Selects assets with the lowest realized volatility over a lookback period.

Formula: Inverse volatility = 1 / std(returns)

Higher scores indicate lower volatility (more attractive for defensive strategies).

Parameters:

  • lookback: Number of periods for volatility calculation (default: 252 days)

Example:

config = PreselectionConfig(
    method=PreselectionMethod.LOW_VOL,
    top_k=30,
    lookback=252,
)
preselection = Preselection(config)
selected_assets = preselection.select_assets(returns, rebalance_date)

3. Combined

Combines momentum and low-volatility factors using weighted Z-scores.

Process:

  1. Compute momentum scores for all assets
  2. Compute low-volatility scores for all assets
  3. Standardize each factor to Z-scores (mean=0, std=1)
  4. Combine: combined_score = w₁ × momentum_z + w₂ × low_vol_z
  5. Select top-K assets by combined score

Parameters:

  • momentum_weight: Weight for momentum factor (default: 0.5)
  • low_vol_weight: Weight for low-volatility factor (default: 0.5)
  • Weights must sum to 1.0

Example:

config = PreselectionConfig(
    method=PreselectionMethod.COMBINED,
    top_k=30,
    lookback=252,
    momentum_weight=0.6,  # 60% momentum
    low_vol_weight=0.4,   # 40% low-vol
)
preselection = Preselection(config)
selected_assets = preselection.select_assets(returns, rebalance_date)

Deterministic Tie-Breaking

When multiple assets have identical scores at the cutoff point, ties are broken alphabetically by asset symbol. This ensures:

  • Reproducible results across runs
  • Consistent behavior in backtests
  • No random selection bias

Example: If selecting top-5 assets and ranks 4-7 all have score 0.15:

  1. Asset D (score 0.20)
  2. Asset A (score 0.18)
  3. Asset B (score 0.16)
  4. Asset C (score 0.15) ← Selected (first alphabetically)
  5. Asset E (score 0.15) ← Not selected
  6. Asset F (score 0.15) ← Not selected
  7. Asset G (score 0.14)

No Lookahead Guarantee

The preselection engine strictly uses only data available up to (but not including) the rebalance date:

# Correct: Uses only data before rebalance date
rebalance_date = date(2023, 6, 1)
selected = preselection.select_assets(returns, rebalance_date)
# Uses returns from start through 2023-05-31

# Also correct: Without date, uses all available data
selected = preselection.select_assets(returns)
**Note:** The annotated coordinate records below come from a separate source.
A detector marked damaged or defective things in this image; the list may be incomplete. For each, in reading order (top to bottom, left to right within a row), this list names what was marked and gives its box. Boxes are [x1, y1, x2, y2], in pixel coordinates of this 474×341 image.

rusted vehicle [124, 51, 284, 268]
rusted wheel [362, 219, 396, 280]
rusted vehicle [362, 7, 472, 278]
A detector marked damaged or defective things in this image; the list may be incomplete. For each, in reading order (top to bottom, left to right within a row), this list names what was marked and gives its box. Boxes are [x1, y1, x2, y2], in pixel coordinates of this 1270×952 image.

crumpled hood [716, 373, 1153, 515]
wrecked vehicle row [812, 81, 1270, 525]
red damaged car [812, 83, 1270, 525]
This prevents lookahead bias in backtests.

CLI Usage

Basic Command

Run a backtest with momentum preselection selecting top 30 assets:

python scripts/run_backtest.py equal_weight \
    --universe config/universes.yaml:core_global \
    --start-date 2020-01-01 \
    --end-date 2023-12-31 \
    --preselect-method momentum \
    --preselect-top-k 30

Advanced Examples

Example 1: Combined Factor with Custom Weights

Run mean-variance optimization with 60% momentum, 40% low-volatility:

python scripts/run_backtest.py mean_variance \
    --universe config/universes.yaml:satellite_factor \
    --start-date 2020-01-01 \
    --end-date 2023-12-31 \
    --preselect-method combined \
    --preselect-top-k 30 \
    --preselect-lookback 252 \
    --preselect-skip 1 \
    --preselect-momentum-weight 0.6 \
    --preselect-low-vol-weight 0.4 \
    --rebalance-frequency monthly

Expected Output: Backtest results showing ~30 assets selected per month, with performance metrics.

Example 2: Defensive Low-Volatility Strategy

Select top 25 lowest-volatility assets quarterly:

python scripts/run_backtest.py risk_parity \
    --universe config/universes.yaml:core_global \
    --start-date 2018-01-01 \
    --end-date 2023-12-31 \
    --preselect-method low_vol \
    --preselect-top-k 25 \
    --preselect-lookback 252 \
    --rebalance-frequency quarterly

Expected Output: Lower volatility portfolio with more stable asset selection.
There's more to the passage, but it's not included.